- INFORMATION:
Segment Open
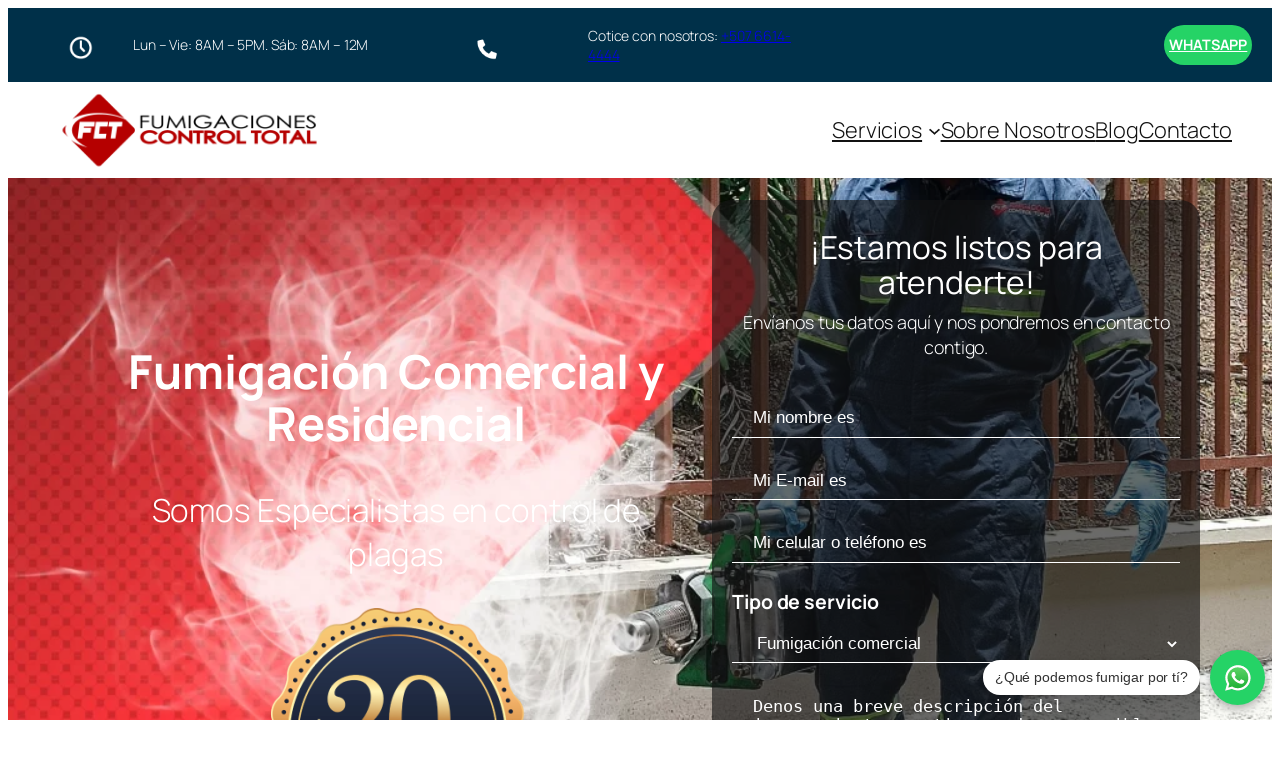

--- FILE ---
content_type: text/css
request_url: https://www.fumigacionescontroltotal.com/wp-content/plugins/boton-whatsapp-insane/assets/insane-wa.css?ver=6.9
body_size: 93
content:
#insane-wa-wrapper {
  position: fixed;
  bottom: 15px;
  right: 15px;
  display: flex;
  align-items: center;
  z-index: 9999;
  font-family: sans-serif;
}

#insane-wa-text {
  margin-right: 10px;
  background: #fff;
  color: #333;
  padding: 8px 12px;
  border-radius: 20px;
  box-shadow: 0 2px 8px rgba(0,0,0,0.15);
  font-size: 14px;
  white-space: nowrap;
}

#insane-wa-btn {
  background-color: #25D366;
  width: 55px;
  height: 55px;
  display: flex;
  align-items: center;
  justify-content: center;
  border-radius: 50%;
  box-shadow: 0 4px 10px rgba(0,0,0,0.3);
  transition: transform 0.2s ease;
}

#insane-wa-btn:hover {
  transform: scale(1.1);
}

#insane-wa-btn svg {
  width: 30px;
  height: 30px;
}


--- FILE ---
content_type: text/javascript
request_url: https://www.fumigacionescontroltotal.com/wp-content/plugins/boton-whatsapp-insane/assets/insane-wa.js?ver=6.9
body_size: 1600
content:
(function(){
  // Variables desde PHP
  var phone = (typeof INSANE_WA_SETTINGS !== 'undefined') ? INSANE_WA_SETTINGS.phone : "50766144444";
  var prefilled = (typeof INSANE_WA_SETTINGS !== 'undefined') ? INSANE_WA_SETTINGS.message : "Hola! quiero fumigar en ";

  var wrapperId = 'insane-wa-wrapper';
  if(document.getElementById(wrapperId)) return;

  // Crear contenedor
  var wrapper = document.createElement('div');
  wrapper.id = wrapperId;

  // Texto
  var span = document.createElement('span');
  span.id = 'insane-wa-text';
  span.textContent = '¿Qué podemos fumigar por tí?';
  wrapper.appendChild(span);

  // Link / Botón
  var a = document.createElement('a');
  a.id = 'insane-wa-btn';
  a.href = 'https://wa.me/' + phone + (prefilled ? '?text=' + encodeURIComponent(prefilled) : '');
  a.target = '_blank';
  a.rel = 'noopener noreferrer';
  a.setAttribute('aria-label','Chatéanos por WhatsApp');

  // Ícono SVG incrustado
  var svg = '<svg xmlns="http://www.w3.org/2000/svg" viewBox="0 0 175.216 175.552"><defs><linearGradient id="b" x1="85.915" x2="86.535" y1="32.567" y2="137.092" gradientUnits="userSpaceOnUse"><stop offset="0" stop-color="#57d163"/><stop offset="1" stop-color="#23b33a"/></linearGradient><filter id="a" width="1.115" height="1.114" x="-.057" y="-.057" color-interpolation-filters="sRGB"><feGaussianBlur stdDeviation="3.531"/></filter></defs><path fill="#b3b3b3" d="m54.532 138.45 2.235 1.324c9.387 5.571 20.15 8.518 31.126 8.523h.023c33.707 0 61.139-27.426 61.153-61.135.006-16.335-6.349-31.696-17.895-43.251A60.75 60.75 0 0 0 87.94 25.983c-33.733 0-61.166 27.423-61.178 61.13a60.98 60.98 0 0 0 9.349 32.535l1.455 2.312-6.179 22.558zm-40.811 23.544L24.16 123.88c-6.438-11.154-9.825-23.808-9.821-36.772.017-40.556 33.021-73.55 73.578-73.55 19.681.01 38.154 7.669 52.047 21.572s21.537 32.383 21.53 52.037c-.018 40.553-33.027 73.553-73.578 73.553h-.032c-12.313-.005-24.412-3.094-35.159-8.954zm0 0" filter="url(#a)"/><path fill="#fff" d="m12.966 161.238 10.439-38.114a73.42 73.42 0 0 1-9.821-36.772c.017-40.556 33.021-73.55 73.578-73.55 19.681.01 38.154 7.669 52.047 21.572s21.537 32.383 21.53 52.037c-.018 40.553-33.027 73.553-73.578 73.553h-.032c-12.313-.005-24.412-3.094-35.159-8.954z"/><path fill="url(#linearGradient1780)" d="M87.184 25.227c-33.733 0-61.166 27.423-61.178 61.13a60.98 60.98 0 0 0 9.349 32.535l1.455 2.312-6.179 22.559 23.146-6.069 2.235 1.324c9.387 5.571 20.15 8.518 31.126 8.524h.023c33.707 0 61.14-27.426 61.153-61.135a60.75 60.75 0 0 0-17.895-43.251 60.75 60.75 0 0 0-43.235-17.929z"/><path fill="url(#b)" d="M87.184 25.227c-33.733 0-61.166 27.423-61.178 61.13a60.98 60.98 0 0 0 9.349 32.535l1.455 2.313-6.179 22.558 23.146-6.069 2.235 1.324c9.387 5.571 20.15 8.517 31.126 8.523h.023c33.707 0 61.14-27.426 61.153-61.135a60.75 60.75 0 0 0-17.895-43.251 60.75 60.75 0 0 0-43.235-17.928z"/><path fill="#fff" fill-rule="evenodd" d="M68.772 55.603c-1.378-3.061-2.828-3.123-4.137-3.176l-3.524-.043c-1.226 0-3.218.46-4.902 2.3s-6.435 6.287-6.435 15.332 6.588 17.785 7.506 19.013 12.718 20.381 31.405 27.75c15.529 6.124 18.689 4.906 22.061 4.6s10.877-4.447 12.408-8.74 1.532-7.971 1.073-8.74-1.685-1.226-3.525-2.146-10.877-5.367-12.562-5.981-2.91-.919-4.137.921-4.746 5.979-5.819 7.206-2.144 1.381-3.984.462-7.76-2.861-14.784-9.124c-5.465-4.873-9.154-10.891-10.228-12.73s-.114-2.835.808-3.751c.825-.824 1.838-2.147 2.759-3.22s1.224-1.84 1.836-3.065.307-2.301-.153-3.22-4.032-10.011-5.666-13.647"/></svg>';
  a.innerHTML = svg;
  wrapper.appendChild(a);
  document.body.appendChild(wrapper);

  // EVENT TRACKING: GTM, GA4, Meta Pixel
  function trackWhatsAppClick(){
    if(window.dataLayer && Array.isArray(window.dataLayer)){
      window.dataLayer.push({
        'event': 'whatsapp_click',
        'event_category': 'engagement',
        'event_label': 'boton_whatsapp',
        'phone': phone,
        'page_path': window.location.pathname
      });
    }
    try{
      if(typeof gtag === 'function'){
        gtag('event','whatsapp_click', {
          'event_category':'engagement',
          'event_label':'boton_whatsapp',
          'phone':phone,
          'page_path':window.location.pathname
        });
      }
    }catch(e){}
    try{
      if(typeof fbq === 'function'){
        fbq('trackCustom','WhatsApp_Click',{
          button_location:'floating_widget',
          page:window.location.pathname,
          phone:phone
        });
      }
    }catch(e){}
  }

  a.addEventListener('click', function(){
    try{ trackWhatsAppClick(); }catch(err){}
  });

})();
Segment Closed
- GOAL OF THE EXERCISE: Pictures aside, retype all of the entries word for word.

- OUTPUT:
--- FILE ---
content_type: text/css
request_url: https://www.fumigacionescontroltotal.com/wp-content/plugins/boton-whatsapp-insane/assets/insane-wa.css?ver=6.9
body_size: 93
content:
#insane-wa-wrapper {
  position: fixed;
  bottom: 15px;
  right: 15px;
  display: flex;
  align-items: center;
  z-index: 9999;
  font-family: sans-serif;
}

#insane-wa-text {
  margin-right: 10px;
  background: #fff;
  color: #333;
  padding: 8px 12px;
  border-radius: 20px;
  box-shadow: 0 2px 8px rgba(0,0,0,0.15);
  font-size: 14px;
  white-space: nowrap;
}

#insane-wa-btn {
  background-color: #25D366;
  width: 55px;
  height: 55px;
  display: flex;
  align-items: center;
  justify-content: center;
  border-radius: 50%;
  box-shadow: 0 4px 10px rgba(0,0,0,0.3);
  transition: transform 0.2s ease;
}

#insane-wa-btn:hover {
  transform: scale(1.1);
}

#insane-wa-btn svg {
  width: 30px;
  height: 30px;
}


--- FILE ---
content_type: text/javascript
request_url: https://www.fumigacionescontroltotal.com/wp-content/plugins/boton-whatsapp-insane/assets/insane-wa.js?ver=6.9
body_size: 1600
content:
(function(){
  // Variables desde PHP
  var phone = (typeof INSANE_WA_SETTINGS !== 'undefined') ? INSANE_WA_SETTINGS.phone : "50766144444";
  var prefilled = (typeof INSANE_WA_SETTINGS !== 'undefined') ? INSANE_WA_SETTINGS.message : "Hola! quiero fumigar en ";

  var wrapperId = 'insane-wa-wrapper';
  if(document.getElementById(wrapperId)) return;

  // Crear contenedor
  var wrapper = document.createElement('div');
  wrapper.id = wrapperId;

  // Texto
  var span = document.createElement('span');
  span.id = 'insane-wa-text';
  span.textContent = '¿Qué podemos fumigar por tí?';
  wrapper.appendChild(span);

  // Link / Botón
  var a = document.createElement('a');
  a.id = 'insane-wa-btn';
  a.href = 'https://wa.me/' + phone + (prefilled ? '?text=' + encodeURIComponent(prefilled) : '');
  a.target = '_blank';
  a.rel = 'noopener noreferrer';
  a.setAttribute('aria-label','Chatéanos por WhatsApp');

  // Ícono SVG incrustado
  var svg = '<svg xmlns="http://www.w3.org/2000/svg" viewBox="0 0 175.216 175.552"><defs><linearGradient id="b" x1="85.915" x2="86.535" y1="32.567" y2="137.092" gradientUnits="userSpaceOnUse"><stop offset="0" stop-color="#57d163"/><stop offset="1" stop-color="#23b33a"/></linearGradient><filter id="a" width="1.115" height="1.114" x="-.057" y="-.057" color-interpolation-filters="sRGB"><feGaussianBlur stdDeviation="3.531"/></filter></defs><path fill="#b3b3b3" d="m54.532 138.45 2.235 1.324c9.387 5.571 20.15 8.518 31.126 8.523h.023c33.707 0 61.139-27.426 61.153-61.135.006-16.335-6.349-31.696-17.895-43.251A60.75 60.75 0 0 0 87.94 25.983c-33.733 0-61.166 27.423-61.178 61.13a60.98 60.98 0 0 0 9.349 32.535l1.455 2.312-6.179 22.558zm-40.811 23.544L24.16 123.88c-6.438-11.154-9.825-23.808-9.821-36.772.017-40.556 33.021-73.55 73.578-73.55 19.681.01 38.154 7.669 52.047 21.572s21.537 32.383 21.53 52.037c-.018 40.553-33.027 73.553-73.578 73.553h-.032c-12.313-.005-24.412-3.094-35.159-8.954zm0 0" filter="url(#a)"/><path fill="#fff" d="m12.966 161.238 10.439-38.114a73.42 73.42 0 0 1-9.821-36.772c.017-40.556 33.021-73.55 73.578-73.55 19.681.01 38.154 7.669 52.047 21.572s21.537 32.383 21.53 52.037c-.018 40.553-33.027 73.553-73.578 73.553h-.032c-12.313-.005-24.412-3.094-35.159-8.954z"/><path fill="url(#linearGradient1780)" d="M87.184 25.227c-33.733 0-61.166 27.423-61.178 61.13a60.98 60.98 0 0 0 9.349 32.535l1.455 2.312-6.179 22.559 23.146-6.069 2.235 1.324c9.387 5.571 20.15 8.518 31.126 8.524h.023c33.707 0 61.14-27.426 61.153-61.135a60.75 60.75 0 0 0-17.895-43.251 60.75 60.75 0 0 0-43.235-17.929z"/><path fill="url(#b)" d="M87.184 25.227c-33.733 0-61.166 27.423-61.178 61.13a60.98 60.98 0 0 0 9.349 32.535l1.455 2.313-6.179 22.558 23.146-6.069 2.235 1.324c9.387 5.571 20.15 8.517 31.126 8.523h.023c33.707 0 61.14-27.426 61.153-61.135a60.75 60.75 0 0 0-17.895-43.251 60.75 60.75 0 0 0-43.235-17.928z"/><path fill="#fff" fill-rule="evenodd" d="M68.772 55.603c-1.378-3.061-2.828-3.123-4.137-3.176l-3.524-.043c-1.226 0-3.218.46-4.902 2.3s-6.435 6.287-6.435 15.332 6.588 17.785 7.506 19.013 12.718 20.381 31.405 27.75c15.529 6.124 18.689 4.906 22.061 4.6s10.877-4.447 12.408-8.74 1.532-7.971 1.073-8.74-1.685-1.226-3.525-2.146-10.877-5.367-12.562-5.981-2.91-.919-4.137.921-4.746 5.979-5.819 7.206-2.144 1.381-3.984.462-7.76-2.861-14.784-9.124c-5.465-4.873-9.154-10.891-10.228-12.73s-.114-2.835.808-3.751c.825-.824 1.838-2.147 2.759-3.22s1.224-1.84 1.836-3.065.307-2.301-.153-3.22-4.032-10.011-5.666-13.647"/></svg>';
  a.innerHTML = svg;
  wrapper.appendChild(a);
  document.body.appendChild(wrapper);

  // EVENT TRACKING: GTM, GA4, Meta Pixel
  function trackWhatsAppClick(){
    if(window.dataLayer && Array.isArray(window.dataLayer)){
      window.dataLayer.push({
        'event': 'whatsapp_click',
        'event_category': 'engagement',
        'event_label': 'boton_whatsapp',
        'phone': phone,
        'page_path': window.location.pathname
      });
    }
    try{
      if(typeof gtag === 'function'){
        gtag('event','whatsapp_click', {
          'event_category':'engagement',
          'event_label':'boton_whatsapp',
          'phone':phone,
          'page_path':window.location.pathname
        });
      }
    }catch(e){}
    try{
      if(typeof fbq === 'function'){
        fbq('trackCustom','WhatsApp_Click',{
          button_location:'floating_widget',
          page:window.location.pathname,
          phone:phone
        });
      }
    }catch(e){}
  }

  a.addEventListener('click', function(){
    try{ trackWhatsAppClick(); }catch(err){}
  });

})();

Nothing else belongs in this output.